▶ Selected excerpt:
☆ ☆ ☆

DuVernay, alongside stars Dawn-Lyen Gardner and Kofi Siriboe and executive producer Oprah Winfrey, discussed the upcoming second season and how they have worked to not only create a series that explores contemporary and cultural contexts, but finds a new path for female directors in Hollywood.
As with their first season, the second season of Queen Sugar will have an all-female directorial team, paving the way for helmers new to television.
“I always say if Game of Thrones can have three seasons of all male directors, why can’t we have three seasons of all women directors?” said DuVernay. “If they can do it, why can’t we do it? We’re going to center women, because we can and we want to and we’re at a network owned by a woman, so it makes it easier.”
This season, Katt Candler, DeMane Davis, Cheryl Dunye, Aurora Guerrero and Amanda Marsalis will join the list of female directors on Queen Sugar.
“All of the women from our season one, every single woman has gone on to be heavily booked. I got a call from a really well-known television show just last week, asking, ‘We had someone drop out as a director — can you refer us to one of your season one directors?’ I got on the phone and tried — none of the season one directors are available,” explained DuVernay.
At the Cannes Film Festival, Jessica Chastain publicly expressed her disappointment in the representation of female characters onscreen. DuVernay praised the actress’ defense and expressed hope that something like Queen Sugar is the representation Chastain was urging to see.
“I was proud of her for speaking out at an international space, where it was obviously an intimidating environment,” said DuVernay. “I was even proud of the fact that we stand as one of the very rare examples of the exact opposite of what she’s talking about.”
DuVernay referred to the Bechdel Test, adding that the show’s team likes to make sure two women have a conversation that is not about a man (one of the parameters of the test).
“Over 93 percent of movies and television shows in this country, up through the beginning of 2017, did not pass the test and had one scene where two women have a conversation about themselves or about anything that they have in their mind that does not include interaction with a man,” explained DuVernay. “That’s something that we try to change. Every episode of Queen Sugar has a scene that passes Bechdel, and every film I’ve done so far has had a scene that passed Bechdel, including Selma, which was about a man.”
Speaking of female directors, DuVernay said she got emotional seeing Patty Jenkins’ name listed onscreen as the helmer of the recent blockbuster film Wonder Woman. She further added that the various scenes throughout the film portraying equality and minority representation were a landmark to see for those truly looking.

☆ ☆ ☆

▶ Records to process:
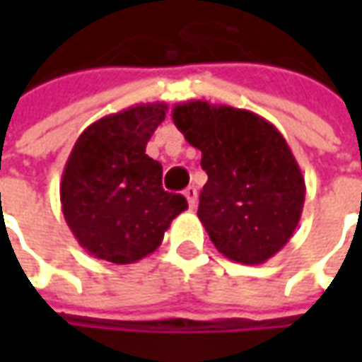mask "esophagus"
<instances>
[{
	"mask_svg": "<svg viewBox=\"0 0 362 362\" xmlns=\"http://www.w3.org/2000/svg\"><path fill=\"white\" fill-rule=\"evenodd\" d=\"M184 196H186V199H188L189 209H196V205H197V189L194 188V186H189V188L184 189Z\"/></svg>",
	"mask_w": 362,
	"mask_h": 362,
	"instance_id": "obj_1",
	"label": "esophagus"
}]
</instances>
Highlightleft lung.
Segmentation results:
<instances>
[{"label":"left lung","instance_id":"left-lung-1","mask_svg":"<svg viewBox=\"0 0 362 362\" xmlns=\"http://www.w3.org/2000/svg\"><path fill=\"white\" fill-rule=\"evenodd\" d=\"M173 122L202 151L197 217L215 248L236 264H266L291 240L306 196L285 137L254 112L207 100L176 104Z\"/></svg>","mask_w":362,"mask_h":362}]
</instances>
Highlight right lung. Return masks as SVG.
I'll return each mask as SVG.
<instances>
[{"mask_svg": "<svg viewBox=\"0 0 362 362\" xmlns=\"http://www.w3.org/2000/svg\"><path fill=\"white\" fill-rule=\"evenodd\" d=\"M168 106L135 104L90 124L75 141L59 184L67 227L90 256L135 264L157 250L186 197L163 189V166L145 155Z\"/></svg>", "mask_w": 362, "mask_h": 362, "instance_id": "right-lung-1", "label": "right lung"}]
</instances>
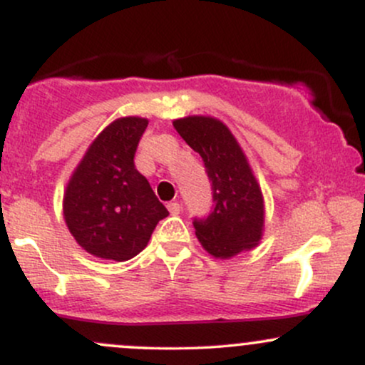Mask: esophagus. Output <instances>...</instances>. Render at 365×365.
Instances as JSON below:
<instances>
[{"instance_id": "1", "label": "esophagus", "mask_w": 365, "mask_h": 365, "mask_svg": "<svg viewBox=\"0 0 365 365\" xmlns=\"http://www.w3.org/2000/svg\"><path fill=\"white\" fill-rule=\"evenodd\" d=\"M168 211L173 216H177V215H180V211H182V206H180L178 202H168Z\"/></svg>"}]
</instances>
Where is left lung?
<instances>
[{
  "label": "left lung",
  "mask_w": 365,
  "mask_h": 365,
  "mask_svg": "<svg viewBox=\"0 0 365 365\" xmlns=\"http://www.w3.org/2000/svg\"><path fill=\"white\" fill-rule=\"evenodd\" d=\"M173 127L202 158L211 182V211L194 217L200 244L223 259L257 245L264 226L262 194L235 137L226 125L209 116L175 120Z\"/></svg>",
  "instance_id": "8db88e82"
}]
</instances>
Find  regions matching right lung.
I'll return each mask as SVG.
<instances>
[{"label":"right lung","mask_w":365,"mask_h":365,"mask_svg":"<svg viewBox=\"0 0 365 365\" xmlns=\"http://www.w3.org/2000/svg\"><path fill=\"white\" fill-rule=\"evenodd\" d=\"M145 128L148 120L137 116L113 121L92 142L66 187V226L96 257L116 262L135 257L159 220L170 215L133 161Z\"/></svg>","instance_id":"right-lung-1"}]
</instances>
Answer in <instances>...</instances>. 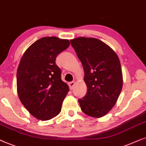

☆ ☆ ☆

▶ Tasks to complete:
a) Turn the listing into a numbered list, from its first line through the line containing "Where is left lung?", both included, and skip blank lines. Omit the pictures.
b) Write the next part of the article about Queen Sugar and its female directors, picking up after its final sentence.
The listing has no connection to the article about Queen Sugar and its directors.

▶ Responses per task:
a)
1. mask "esophagus"
2. <instances>
3. [{
4. 	"mask_svg": "<svg viewBox=\"0 0 362 362\" xmlns=\"http://www.w3.org/2000/svg\"><path fill=\"white\" fill-rule=\"evenodd\" d=\"M184 196H186V199H188L189 209H196V205H197V189L194 188V186H189V188L184 189Z\"/></svg>",
5. 	"mask_w": 362,
6. 	"mask_h": 362,
7. 	"instance_id": "obj_1",
8. 	"label": "esophagus"
9. }]
10. </instances>
11. Highlightleft lung.
12. Segmentation results:
13. <instances>
14. [{"label":"left lung","instance_id":"left-lung-1","mask_svg":"<svg viewBox=\"0 0 362 362\" xmlns=\"http://www.w3.org/2000/svg\"><path fill=\"white\" fill-rule=\"evenodd\" d=\"M173 122L202 151L197 217L215 248L236 264H266L291 240L306 196L285 137L254 112L207 100L176 104Z\"/></svg>","mask_w":362,"mask_h":362}]
15. </instances>
16. Highlight right lung. Return masks as SVG.
17. I'll return each mask as SVG.
18. <instances>
19. [{"mask_svg": "<svg viewBox=\"0 0 362 362\" xmlns=\"http://www.w3.org/2000/svg\"><path fill=\"white\" fill-rule=\"evenodd\" d=\"M168 106L135 104L90 124L75 141L59 184L67 227L90 256L135 264L157 250L186 197L163 189V166L145 155Z\"/></svg>", "mask_w": 362, "mask_h": 362, "instance_id": "right-lung-1", "label": "right lung"}]
20. </instances>
21. Mask: esophagus. Output <instances>...</instances>. Render at 365×365.
22. Instances as JSON below:
23. <instances>
24. [{"instance_id": "1", "label": "esophagus", "mask_w": 365, "mask_h": 365, "mask_svg": "<svg viewBox=\"0 0 365 365\" xmlns=\"http://www.w3.org/2000/svg\"><path fill=\"white\" fill-rule=\"evenodd\" d=\"M168 211L173 216H177V215H180V211H182V206H180L178 202H168Z\"/></svg>"}]
25. </instances>
26. Where is left lung?

b)
“Some of these, where you unpack issues of sexuality and gender politics, it was a way to do that with a real intention. It was like, ‘I’m coming from a place of equity, that colored the whole thing,” said DuVernay. “It didn’t feel wrong and if you weren’t looking for it you wouldn’t have even felt it, but if you were looking for it, you saw something and you saw yourself, and that was a beautiful example of what Hollywood can be, and that’s what happens when you let women behind a camera.”
Winfrey said she is proud of Queen Sugar‘s ability to finesse representation and equality that is needed onscreen, and that she relies on her trust in DuVernay’s decisions and visions for the critically acclaimed show.
“One of my great gifts is that I am smart enough to surround myself with people who are smarter than I am. So I trust her, I believe in her. I believe in her vision,” said Winfrey of DuVernay.
For the show’s second season, Monica Macer, a former co-executive producer on Nashville, will take over as executive producer and showrunner for the contemporary drama. “I believe in the vision we originally set for the series, so when she [DuVernay] calls me up … I just go, ‘OK!’ I usually don’t have a lot of questions,” said Winfrey.
On Macer’s new role, DuVernay said, “It’s hard to hand your baby off, but it’s easier when it’s family. Sometimes you gotta hand the baby off to family and say ‘take care of it,’ so that’s what we’ve done.”
DuVernay is next slated to direct the film adaptation of A Wrinkle in Time, once again teaming with Winfrey, who will star in the film. Although Queen Sugar‘s reins are being passed to Macer, DuVernay will continue to stay heavily involved in the show.
“I’m approving the scripts and approving all the casting, but I really get my hands into the edit, so Oprah allows me to have the final cut on the episodes. So, the final thing that you see on the air is a collaboration of our vision for it,” said DuVernay.
Queen Sugar returns to OWN with a two-part premiere on Tuesday, June 20, and Wednesday, June 21, at 10 p.m. ET/PT.